La vicenda trae origine dall’impugnazione di un avviso interno per il conferimento di incarichi di funzione organizzativa presso il Dipartimento di Salute Mentale e Dipendenze (CSM) di Catanzaro. Dopo un ricorso accolto integralmente, il Tribunale di Catanzaro, con la sentenza n. 416 del 10 aprile 2026, ha statuito con chiarezza: “dichiara la illegittimità dell’atto di conferimento di incarico della funzione in esame; dichiara il diritto della ricorrente all’attribuzione dell’incarico di funzione organizzativa dipartimento salute mentale e dipendenze – Csm Catanzaro”.
Nonostante la sentenza sia stata regolarmente notificata il 15 aprile e risulti immediatamente esecutiva, l’ASP di Catanzaro non ha ancora provveduto all’attribuzione dell’incarico. Nell’atto di diffida, l’avvocato Pitaro sottolinea come l’ente stia eludendo il comando giudiziale: “la sentenza de qua è stata ritualmente notificata in data 15/4/2026 all’ASP di Catanzaro; che la sentenza de qua è immediatamente esecutiva; che, tuttavia, ad oggi, l’ASP Catanzaro non ha preso atto della sentenza de qua, né dato esecuzione alla stessa, né attribuito all’istante, dott.ssa Nicoletta Cua, l’incarico previsto in sentenza”.
“Situazione di totale illegalità”: l’affondo del legale
Il legale della lavoratrice contesta duramente la condotta dell’ente pubblico, definendola gravissima e in aperto contrasto con i doveri di un’amministrazione guidata da un ex Generale dell’Esercito Italiano.
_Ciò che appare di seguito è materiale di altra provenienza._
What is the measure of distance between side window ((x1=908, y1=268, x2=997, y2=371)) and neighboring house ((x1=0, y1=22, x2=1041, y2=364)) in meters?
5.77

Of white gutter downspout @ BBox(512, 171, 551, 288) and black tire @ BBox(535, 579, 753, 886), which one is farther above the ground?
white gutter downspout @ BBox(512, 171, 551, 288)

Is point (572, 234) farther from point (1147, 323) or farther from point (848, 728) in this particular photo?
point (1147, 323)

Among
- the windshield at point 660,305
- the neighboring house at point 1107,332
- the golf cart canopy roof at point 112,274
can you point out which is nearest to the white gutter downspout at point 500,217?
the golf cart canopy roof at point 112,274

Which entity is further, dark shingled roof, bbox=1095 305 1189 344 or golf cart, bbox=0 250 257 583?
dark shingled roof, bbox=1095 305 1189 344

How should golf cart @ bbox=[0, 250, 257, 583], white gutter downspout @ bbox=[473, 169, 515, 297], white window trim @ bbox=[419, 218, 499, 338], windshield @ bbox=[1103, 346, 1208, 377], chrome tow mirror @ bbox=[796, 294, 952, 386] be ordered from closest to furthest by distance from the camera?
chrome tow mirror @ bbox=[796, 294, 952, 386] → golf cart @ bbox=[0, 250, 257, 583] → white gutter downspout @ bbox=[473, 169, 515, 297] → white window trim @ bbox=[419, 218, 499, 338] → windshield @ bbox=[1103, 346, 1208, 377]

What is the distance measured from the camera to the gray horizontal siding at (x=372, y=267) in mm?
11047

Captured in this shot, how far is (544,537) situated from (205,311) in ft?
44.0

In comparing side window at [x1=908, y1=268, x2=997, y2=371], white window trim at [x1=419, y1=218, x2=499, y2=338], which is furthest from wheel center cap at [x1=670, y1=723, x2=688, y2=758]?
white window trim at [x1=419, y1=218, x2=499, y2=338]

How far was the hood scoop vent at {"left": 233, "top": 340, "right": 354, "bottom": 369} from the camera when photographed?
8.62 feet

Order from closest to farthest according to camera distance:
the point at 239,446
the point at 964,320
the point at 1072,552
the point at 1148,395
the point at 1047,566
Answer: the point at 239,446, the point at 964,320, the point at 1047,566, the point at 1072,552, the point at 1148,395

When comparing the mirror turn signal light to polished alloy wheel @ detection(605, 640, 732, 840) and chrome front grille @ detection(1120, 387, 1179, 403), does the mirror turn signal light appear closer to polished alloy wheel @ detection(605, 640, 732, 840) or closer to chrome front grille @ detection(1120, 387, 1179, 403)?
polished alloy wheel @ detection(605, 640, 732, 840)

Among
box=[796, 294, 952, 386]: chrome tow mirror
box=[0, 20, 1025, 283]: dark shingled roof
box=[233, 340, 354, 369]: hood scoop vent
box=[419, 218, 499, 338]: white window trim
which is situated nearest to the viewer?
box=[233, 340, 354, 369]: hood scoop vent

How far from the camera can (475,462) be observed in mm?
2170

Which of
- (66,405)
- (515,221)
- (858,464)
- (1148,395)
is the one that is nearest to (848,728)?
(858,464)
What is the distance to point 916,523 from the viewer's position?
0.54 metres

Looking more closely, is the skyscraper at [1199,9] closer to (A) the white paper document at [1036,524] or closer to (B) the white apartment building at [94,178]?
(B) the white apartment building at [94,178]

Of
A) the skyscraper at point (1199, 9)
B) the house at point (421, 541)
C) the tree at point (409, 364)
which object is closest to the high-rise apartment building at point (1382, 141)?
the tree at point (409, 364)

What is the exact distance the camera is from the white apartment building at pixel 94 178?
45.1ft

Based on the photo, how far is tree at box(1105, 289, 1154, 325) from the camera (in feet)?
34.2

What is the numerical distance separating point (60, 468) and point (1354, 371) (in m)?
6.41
Secondo Pitaro, il ritardo starebbe cristallizzando una situazione paradossale: “la condotta omissiva di ASP Catanzaro permette e consente che all’interno di ASP Catanzaro vi sia una situazione di totale illegalità al punto che l’incarico, che secondo il Tribunale deve essere svolto dalla dott.ssa Nicoletta Cua, è svolto da soggetto che, secondo il Tribunale, non ha diritto di svolgere il ruolo de quo”.
L’atto di diffida evidenzia inoltre il danno alla crescita professionale della lavoratrice, costretta a una battaglia legale che sembra non concludersi nemmeno dopo il verdetto favorevole: “la condotta illegale di ASP Catanzaro e dei soggetti responsabili non è ulteriormente tollerabile e la stessa non solo integra ipotesi di reato ma lede ictu oculi il diritto alla crescita professionale della lavoratrice Cua”.
Ultimatum di sette giorni e minaccia di esposto alla Procura
La diffida inviata al commissario straordinario dell’ASP, Generale Antonio Battistini, non lascia spazio a interpretazioni. Pitaro: “Invita E diffida L’Azienda Sanitaria Provinciale di Catanzaro, in persona del legale rappresentante in carica p.t., Generale Antonio Battistini, a voler dare immediata e puntuale e totale applicazione alla sentenza N. 416 del 10/4/2026 del Tribunale del Lavoro di Catanzaro e, conseguentemente, ad eliminare la situazione di illegalità che vi è in ASP Catanzaro con riferimento all’incarico de quo […] nel termine di sette giorni decorrenti dal ricevimento del presente atto”.
In assenza di una risposta tempestiva, la vertenza è destinata a spostarsi sul piano penale. Il legale ha infatti già preannunciato la volontà di procedere con un “Esposto/querela alla Procura della Repubblica presso il Tribunale di Catanzaro affinché gli organi inquirenti facciano luce sul presente caso e accertino i soggetti responsabili della omessa applicazione della sentenza e dell’omessa attribuzione dell’incarico e i reati commessi”.